The American Express Platinum card offers free airline lounge use to cardholders and their family members who have tickets on American, Delta, Northwest or Continental airlines. While traveling guardians may bring family guests in at no charge, these airline-affiliated lounges will not accept unaccompanied minors because the American Express cardholder must also have an airline ticket.
Independent Lounges & Day Pass Clubs
The independent service Priority Pass costs $99/year plus $27 per traveler per visit, and admits travelers into 600 lounges in 300 cities in 100 countries. The Standard Plus Membership costs $249 per year, and includes 10 free visits; additional visits are charged at $27 per person per visit. Only one family member needs to become a member to enable other companions to buy a $27 daypass. Families who belong to Marriott Hotels’ frequent guest rewards program may join at a discounted rate or redeem points for membership. Marriott Rewards members will save 20% off their first year of membership. See Marriott Rewards for more information.
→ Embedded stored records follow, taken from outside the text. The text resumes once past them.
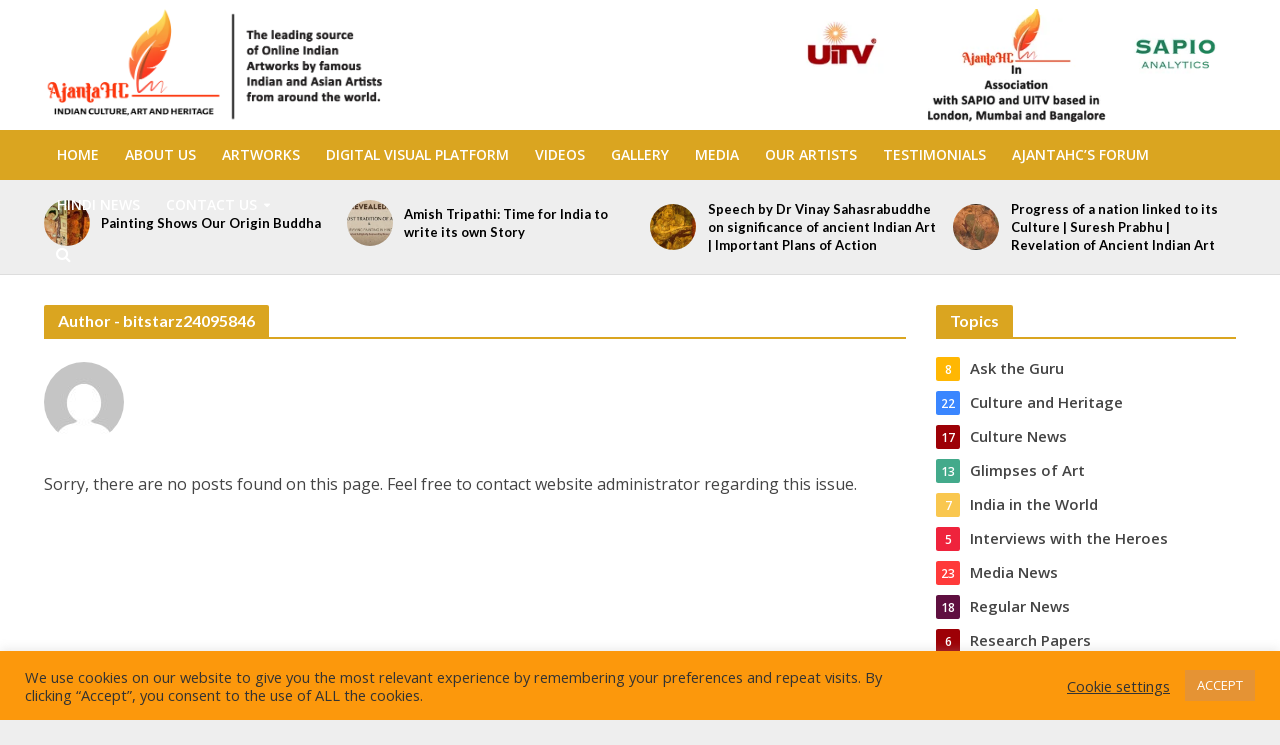

--- FILE ---
content_type: application/x-javascript
request_url: https://ajantahc.com/wp-content/plugins/wp-forecast/wpf_update.js?ver=9999
body_size: 618
content:
/*
javascript for ajax like request to update the weather location
and corresponding data on the fly
 */

/* load widget for the first time on this page */
function wpf_load() {
    // get cookie
    if (document.cookie) {
        a = document.cookie;
        cookiename = a.substring(0, a.indexOf('='));
        if (a.indexOf(';') != -1) {
            cookiewert = a.substring(a.indexOf('=') + 1, a.indexOf(';'));
        } else {
            cookiewert = a.substr(a.indexOf('=') + 1, a.length);
        }
        // set selected location
        if (cookiename == 'location')
            document.getElementById("wpf_selector").value = cookiewert;
    }
    // update widget
    wpf_update();
}
/* get the data for the new location */
function wpf_update() {
    var newloc = document.getElementById("wpf_selector").value;
    var siteuri = document.getElementById("wpf_selector_site").value;
    var language = document.getElementById("wpf_language").value;

    // set cookie with newloc
    var expire = new Date();
    expire = new Date(expire.getTime() + 1000 * 60 * 60 * 24 * 365);
    document.cookie = escape("location=" + newloc) +
        '; expires=' + expire.toGMTString() + ';';

    jQuery.get(siteuri + "/wp-forecast-show.php", {
            wpfcid: newloc,
            header: "0",
            selector: "1",
            language_override: language
        },
        function(data) {
            /*
            var b = data.indexOf(">");
            var e = data.lastIndexOf("<");
            data  = data.substring(b + 1, e - 1);
            */
            jQuery("div#wp-forecastA").html(data);
        });
}

/* javascript to rebuild the onLoad event for triggering 
   the first wpf_update call */

//create onDomReady Event
window.onDomReady = initReady;

// Initialize event depending on browser
function initReady(fn) {
    //W3C-compliant browser
    if (document.addEventListener) {
        document.addEventListener("DOMContentLoaded", fn, false);
    }
    //IE
    else {
        document.onreadystatechange = function() {
            readyState(fn);
        };
    }
}

//IE execute function
function readyState(func) {
    // DOM is ready
    if (document.readyState == "interactive" || document.readyState == "complete") {
        func();
    }
}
A Priority Pass spokesperson said that checking in an unaccompanied minor would probably be acceptable to many lounges, but that it would depend on the individual airport lounge operator. She explained that the most strict interpretation of their rules would be that the Priority Pass cardholder must have a valid ticket, not just an “Escort Pass” so they could be with their traveling minor. But she confirmed that the lounge staff has the final say, and that bringing in an unaccompanied child to await a flight was not uncommon. For more information, visit www.prioritypass.com.
Loungepass is a British service offering access to nearly 130 lounges in 100 airports worldwide. Their current fee is GBP 13.50 per visit, per guest, regardless of age, and passes are sold through their website prior to travel. The Loungepass agent we interviewed said that families were welcome to purchase a Loungepass online for many of their clubs, but that some are off-limits to toddlers under 24-months, and others deny access to children ages 2-11. (Each airport club’s rules are clearly stated on the site before you purchase your pass.)
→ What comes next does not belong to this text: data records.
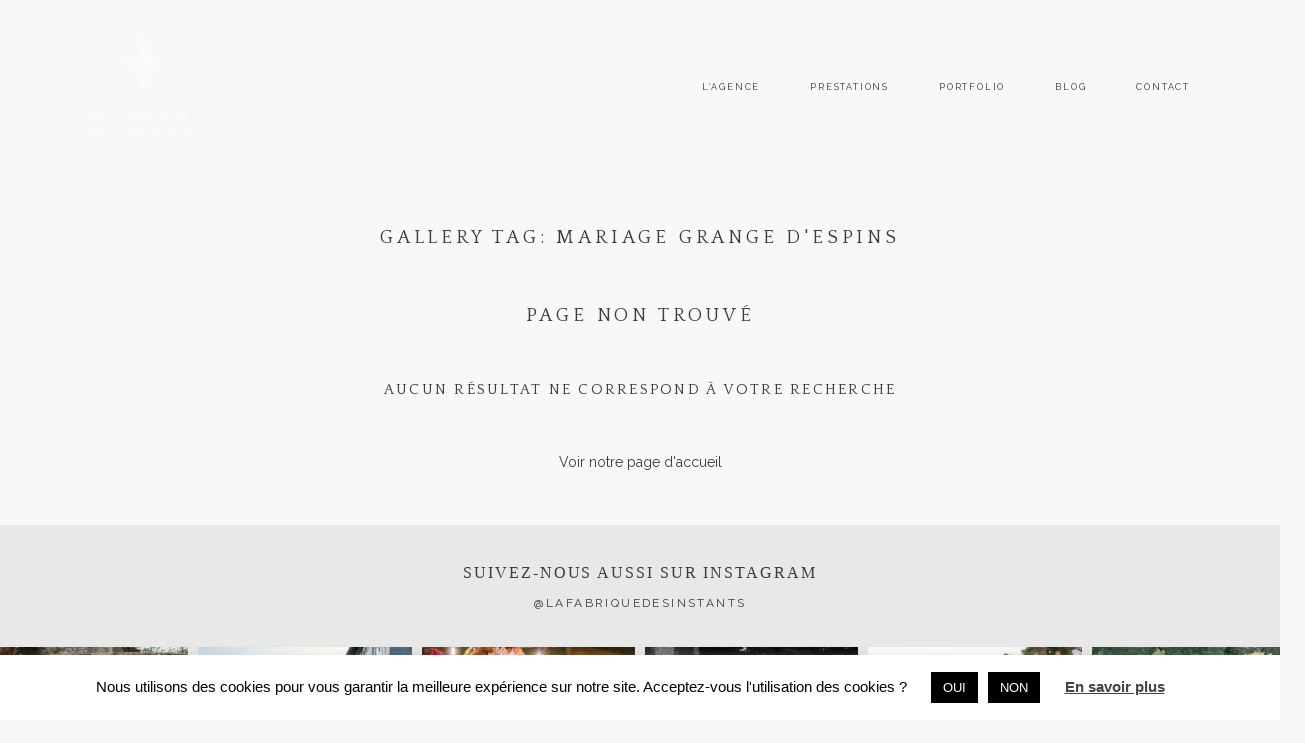

--- FILE ---
content_type: text/css
request_url: https://lafabriquedesinstants.com/wp-content/plugins/flo-flex-builder/public/static/icons/style.css?ver=4.5.3
body_size: 531
content:
@font-face{font-family:flo-flex-icons;src:url(fonts/flo-flex-icons.eot?88dj8p);src:url(fonts/flo-flex-icons.eot?88dj8p#iefix) format('embedded-opentype'),url(fonts/flo-flex-icons.ttf?88dj8p) format('truetype'),url(fonts/flo-flex-icons.woff?88dj8p) format('woff'),url(fonts/flo-flex-icons.svg?88dj8p#flo-flex-icons) format('svg');font-weight:400;font-style:normal;font-display:block}[class*=" flo-flex-icon-"],[class^=flo-flex-icon-]{font-family:flo-flex-icons!important;speak:never;font-style:normal;font-weight:400;font-variant:normal;text-transform:none;line-height:1;-webkit-font-smoothing:antialiased;-moz-osx-font-smoothing:grayscale}.flo-flex-icon-scroll-top:before{content:"\e926"}.flo-flex-icon-arrow-up:before{content:"\e925"}.flo-flex-icon-next-2:before{content:"\e919"}.flo-flex-icon-next:before{content:"\e91a"}.flo-flex-icon-next-5:before{content:"\e91b"}.flo-flex-icon-next-4:before{content:"\e91c"}.flo-flex-icon-next-3:before{content:"\e91d"}.flo-flex-icon-next-1:before{content:"\e91e"}.flo-flex-icon-previous-1:before{content:"\e91f"}.flo-flex-icon-previous-2:before{content:"\e920"}.flo-flex-icon-previous-3:before{content:"\e921"}.flo-flex-icon-previous-4:before{content:"\e922"}.flo-flex-icon-previous-5:before{content:"\e923"}.flo-flex-icon-previous:before{content:"\e924"}.flo-flex-icon-close-big:before{content:"\e918"}.flo-flex-icon-search:before{content:"\e90e"}.flo-flex-icon-ice-right:before{content:"\e90d"}.flo-flex-icon-ice-left:before{content:"\e917"}.flo-flex-icon-arrow-right:before{content:"\e90b"}.flo-flex-icon-arrow-left:before{content:"\e90c"}.flo-flex-icon-instagram:before{content:"\e900"}.flo-flex-icon-dribbble:before{content:"\e901"}.flo-flex-icon-facebook:before{content:"\e902"}.flo-flex-icon-linkedin:before{content:"\e903"}.flo-flex-icon-pinterest:before{content:"\e904"}.flo-flex-icon-youtube:before{content:"\e905"}.flo-flex-icon-tumblr:before{content:"\e906"}.flo-flex-icon-twitter:before{content:"\e907"}.flo-flex-icon-email:before{content:"\e908"}.flo-flex-icon-vimeo:before{content:"\e909"}.flo-flex-icon-flickr:before{content:"\e90a"}.flo-flex-icon-menu-mobile-popup-close:before{content:"\e912"}.flo-flex-icon-menu-mobile-popup-dropdown:before{content:"\e913"}.flo-flex-icon-menu-trigger-center:before{content:"\e914"}.flo-flex-icon-menu-trigger-left:before{content:"\e915"}.flo-flex-icon-menu-trigger-right:before{content:"\e916"}.flo-flex-icon-arrow-down-1:before{content:"\e90f"}.flo-flex-icon-arrow-down-2:before{content:"\e910"}.flo-flex-icon-plus:before{content:"\e911"}

--- FILE ---
content_type: application/javascript
request_url: https://lafabriquedesinstants.com/wp-content/plugins/flo-forms/public/js/flo-forms-public.js?ver=1.0.0
body_size: 550
content:
(function( $ ) {
	'use strict';

	$(document).ready(function() {
		$(".flo-form").validate({
		  	submitHandler: function(form) {

		    	$('.flo-response').html('');
		    	$('.flo.overlay-loader').show();

		    	jQuery.ajax({
					url: formData.ajaxurl,
					data: '&action=flo_form_submit&formNonce='+formData.formNonce+'&'+jQuery( form ).serialize(),
					type: 'POST',
					dataType: "json",
					cache: false,
					success: function (json) {
						$('.flo.overlay-loader').hide();
						console.log(json);
						//$('.flo-response').html(json.msg);

						if(json.error){
							$('.flo-response').html(json.error);
						}else if(json.confirmation_opt && json.confirmation_opt == 'text_confirmation'){
							$('.flo-response').html(json.success_msg);
							resetForm('.flo-form');
						}else if(json.confirmation_opt && json.confirmation_opt == 'page_confirmation'){
							window.location = json.success_page;
						}

					}

				});
		  	}
		});

		$('.date-input').datepicker({
			dateFormat: formData.date_format,
			minDate: 0
		});
    if(!jQuery('.right_column').length){
        jQuery('.left_column').css('width','100%');
    }
	});


})( jQuery );

// reset the form inputs after the form is submited
function resetForm($form) {
    jQuery($form).find('.field-row input[type="text"],.field-row input[type="email"], .field-row select, .field-row textarea').val('');
    jQuery($form).find('.field-row input:radio, .field-row input:checkbox').removeAttr('checked').removeAttr('selected');
}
Regarding the use of clubs for an unaccompanied minor, she explained that in all the countries in which they operate, Loungepass-affiliated clubs offer free alcohol to guests and would not want a guest under 18 to be present without a guardian. For more information and to book a pass, visit Lounge Pass.
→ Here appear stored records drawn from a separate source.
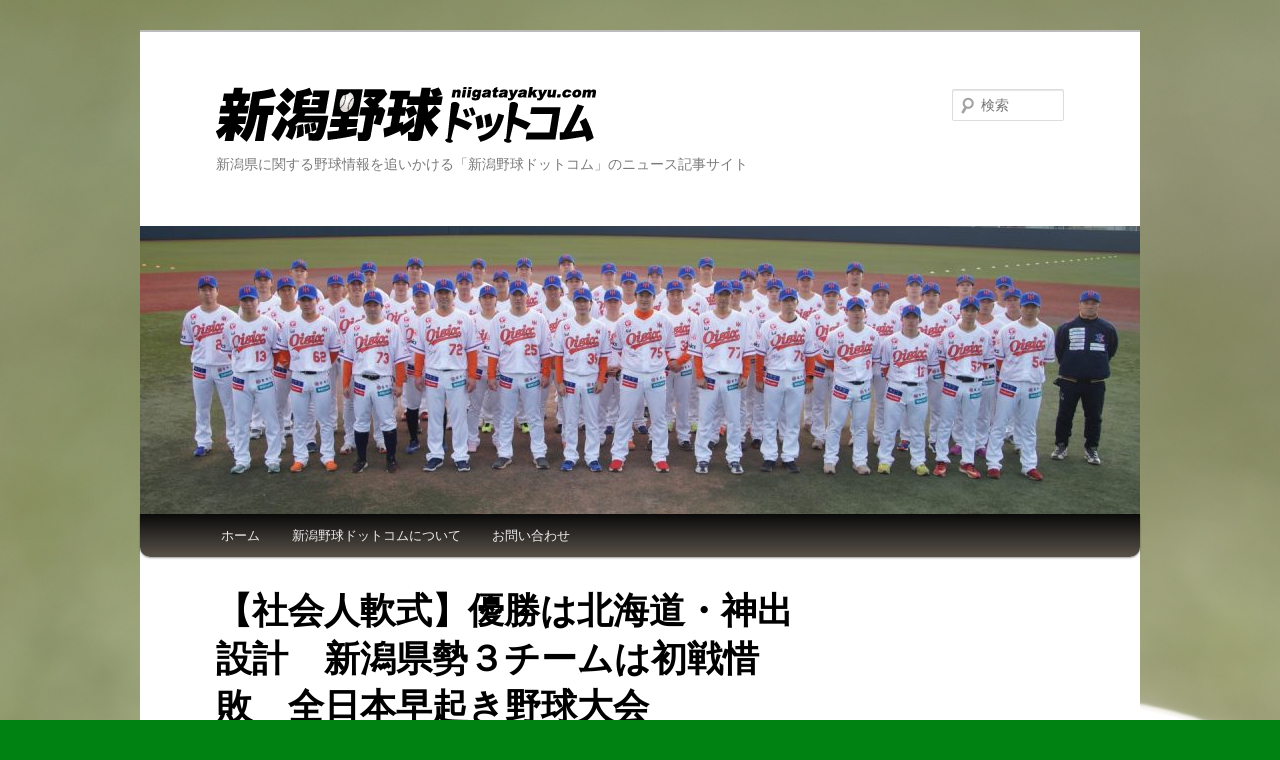

--- FILE ---
content_type: text/html; charset=utf-8
request_url: https://accounts.google.com/o/oauth2/postmessageRelay?parent=https%3A%2F%2Fwww.niigatayakyu.com&jsh=m%3B%2F_%2Fscs%2Fabc-static%2F_%2Fjs%2Fk%3Dgapi.lb.en.2kN9-TZiXrM.O%2Fd%3D1%2Frs%3DAHpOoo_B4hu0FeWRuWHfxnZ3V0WubwN7Qw%2Fm%3D__features__
body_size: 163
content:
<!DOCTYPE html><html><head><title></title><meta http-equiv="content-type" content="text/html; charset=utf-8"><meta http-equiv="X-UA-Compatible" content="IE=edge"><meta name="viewport" content="width=device-width, initial-scale=1, minimum-scale=1, maximum-scale=1, user-scalable=0"><script src='https://ssl.gstatic.com/accounts/o/2580342461-postmessagerelay.js' nonce="W2lmzG6UpeLjwQBZHmZEsA"></script></head><body><script type="text/javascript" src="https://apis.google.com/js/rpc:shindig_random.js?onload=init" nonce="W2lmzG6UpeLjwQBZHmZEsA"></script></body></html>

--- FILE ---
content_type: text/html; charset=utf-8
request_url: https://www.google.com/recaptcha/api2/aframe
body_size: 267
content:
<!DOCTYPE HTML><html><head><meta http-equiv="content-type" content="text/html; charset=UTF-8"></head><body><script nonce="hhHDbY97r5ACd3tw_lNp8Q">/** Anti-fraud and anti-abuse applications only. See google.com/recaptcha */ try{var clients={'sodar':'https://pagead2.googlesyndication.com/pagead/sodar?'};window.addEventListener("message",function(a){try{if(a.source===window.parent){var b=JSON.parse(a.data);var c=clients[b['id']];if(c){var d=document.createElement('img');d.src=c+b['params']+'&rc='+(localStorage.getItem("rc::a")?sessionStorage.getItem("rc::b"):"");window.document.body.appendChild(d);sessionStorage.setItem("rc::e",parseInt(sessionStorage.getItem("rc::e")||0)+1);localStorage.setItem("rc::h",'1769046565727');}}}catch(b){}});window.parent.postMessage("_grecaptcha_ready", "*");}catch(b){}</script></body></html>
Of course, if you’re stuck at the airport as we were recently at New York’s JFK, with nowhere to spend the 10-hour wait until the next flight (after spending 4 hours on a plane that never left the gate), any lounge will do. With lots of perseverance, we discovered The Lounge (718/751-4063) in Terminal 4–JFK’s international terminal that serves dozens of airlines. A private venture located near the bag check, the terrific and stylish Lounge boasts WiFi internet access, private conference rooms, office cubicles with computers, complimentary wine and a well-stocked snack bar with more robust meals (bagel and salmon, soup, salad) available at no cost by request. Best yet for long-haul travelers are the bathrooms with private shower facilities.
The Lounge welcomes families with children but will not accept unaccompanied minors, stressing instead that in this period of extreme airline delays, parents should remain at the airport — waiting in The Lounge of course — until their charge’s flight has departed. You won’t need to join any club or book ahead here; it’s priced at $40/four-hours per person plus $10/hour thereafter. The Lounge has contracts to service the guests of several airlines using Terminal 4, with big plans to expand, but they already rate an A+ in our book. The Lounge welcomes members from Priority Pass, Lounge Pass, Gulf Bank, and Airport Angel as well.
The bottom line: Airport lounges can provide a valuable respite from the rigors of air travel, as long as your circumstances and their regulations line up.